**EXERCISE REQUIREMENTS**
Count the lines below that contain the string "rock", matching case exactly. Reply with the number alone.

**STORED ROWS**
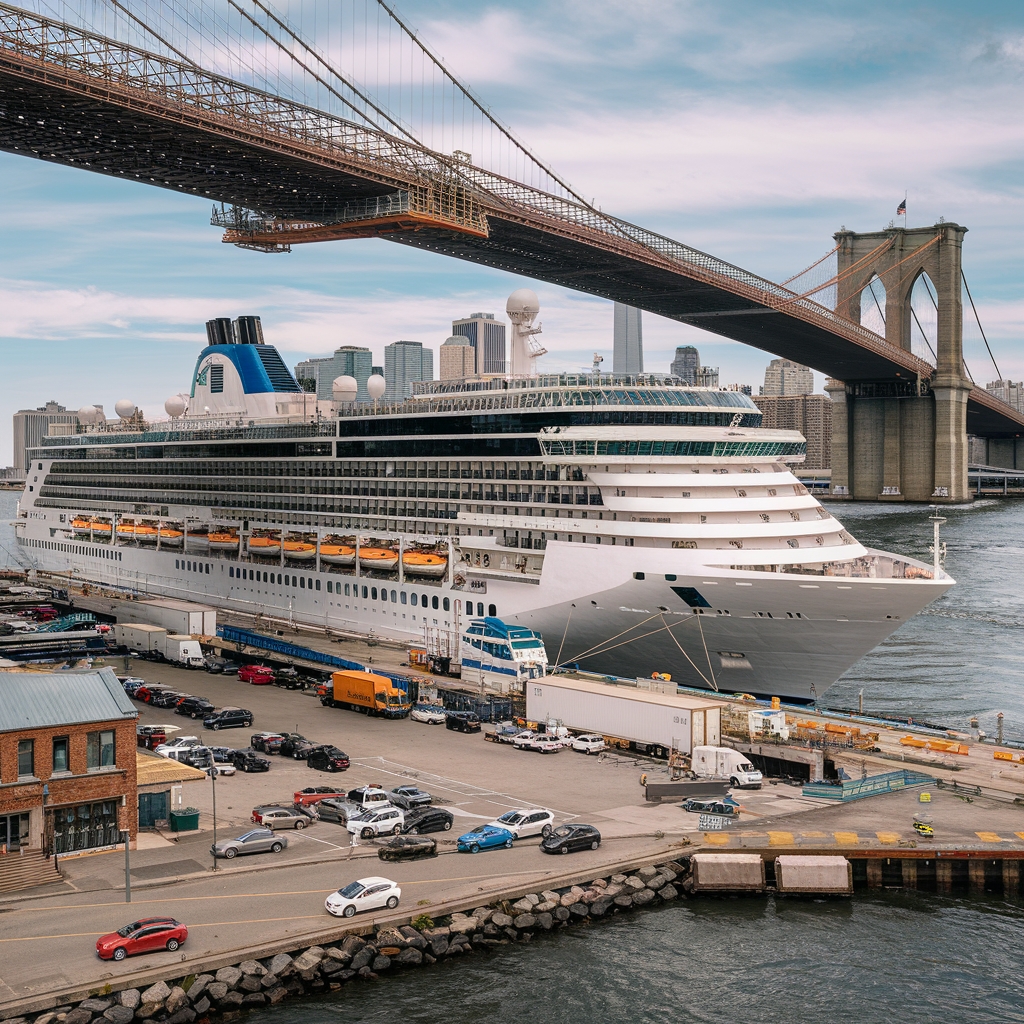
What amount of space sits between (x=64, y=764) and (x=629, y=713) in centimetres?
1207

* * *

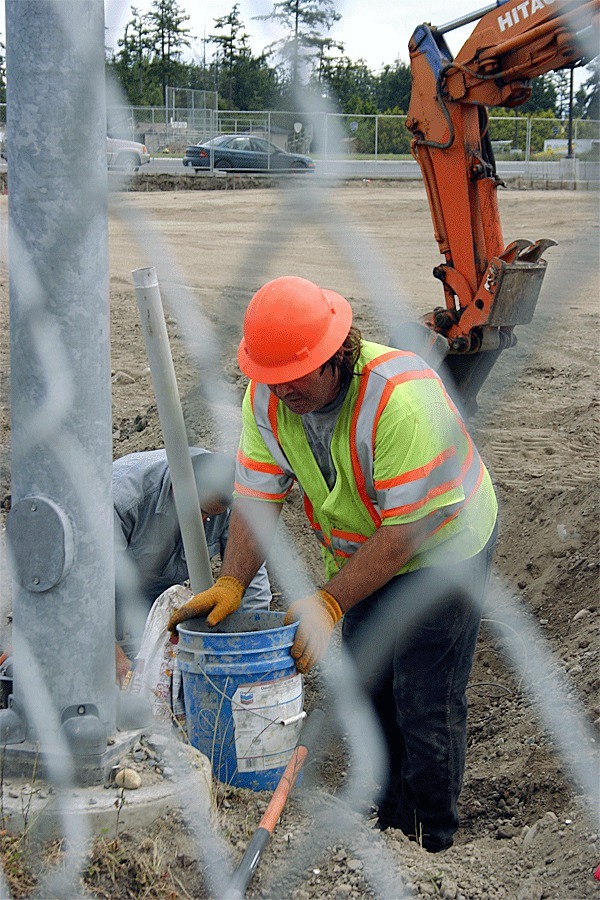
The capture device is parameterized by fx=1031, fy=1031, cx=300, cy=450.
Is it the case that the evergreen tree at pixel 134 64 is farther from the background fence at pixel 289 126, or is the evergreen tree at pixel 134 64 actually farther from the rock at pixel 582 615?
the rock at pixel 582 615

...

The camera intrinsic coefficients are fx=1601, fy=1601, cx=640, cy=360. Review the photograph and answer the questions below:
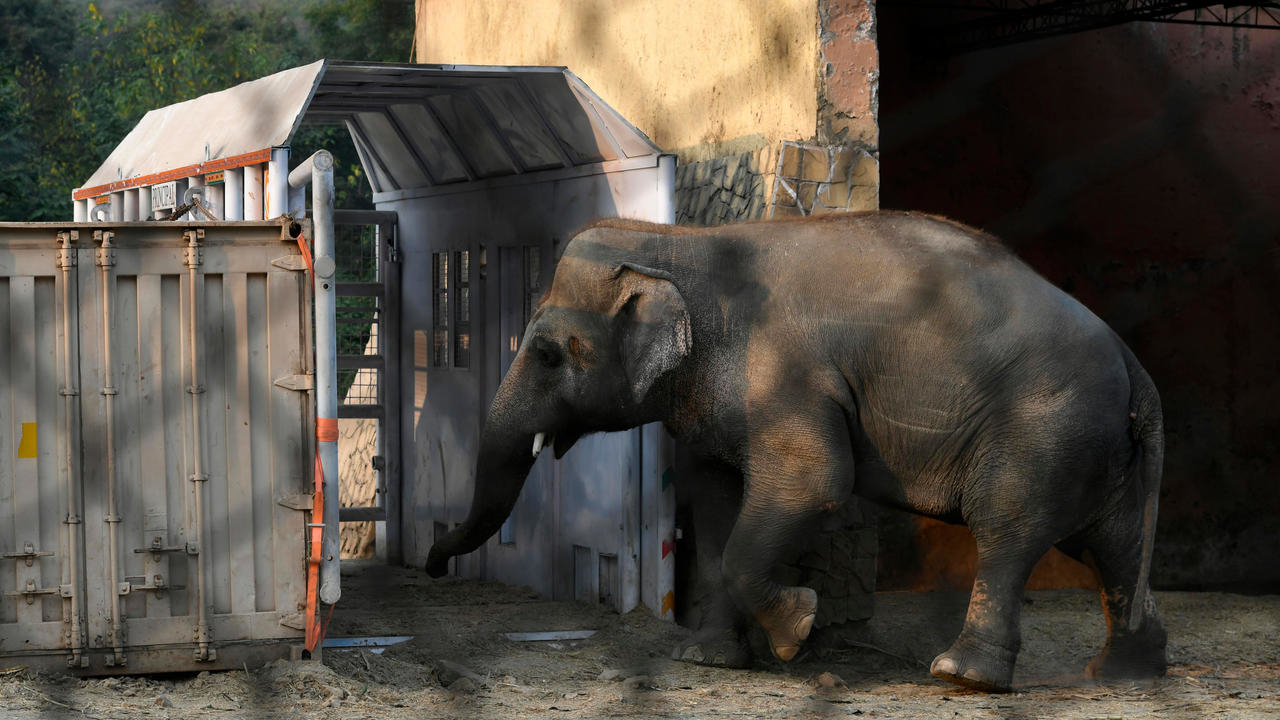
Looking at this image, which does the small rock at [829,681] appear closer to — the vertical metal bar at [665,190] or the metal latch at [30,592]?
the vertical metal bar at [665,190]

**SOLUTION TO THIS PROBLEM**
3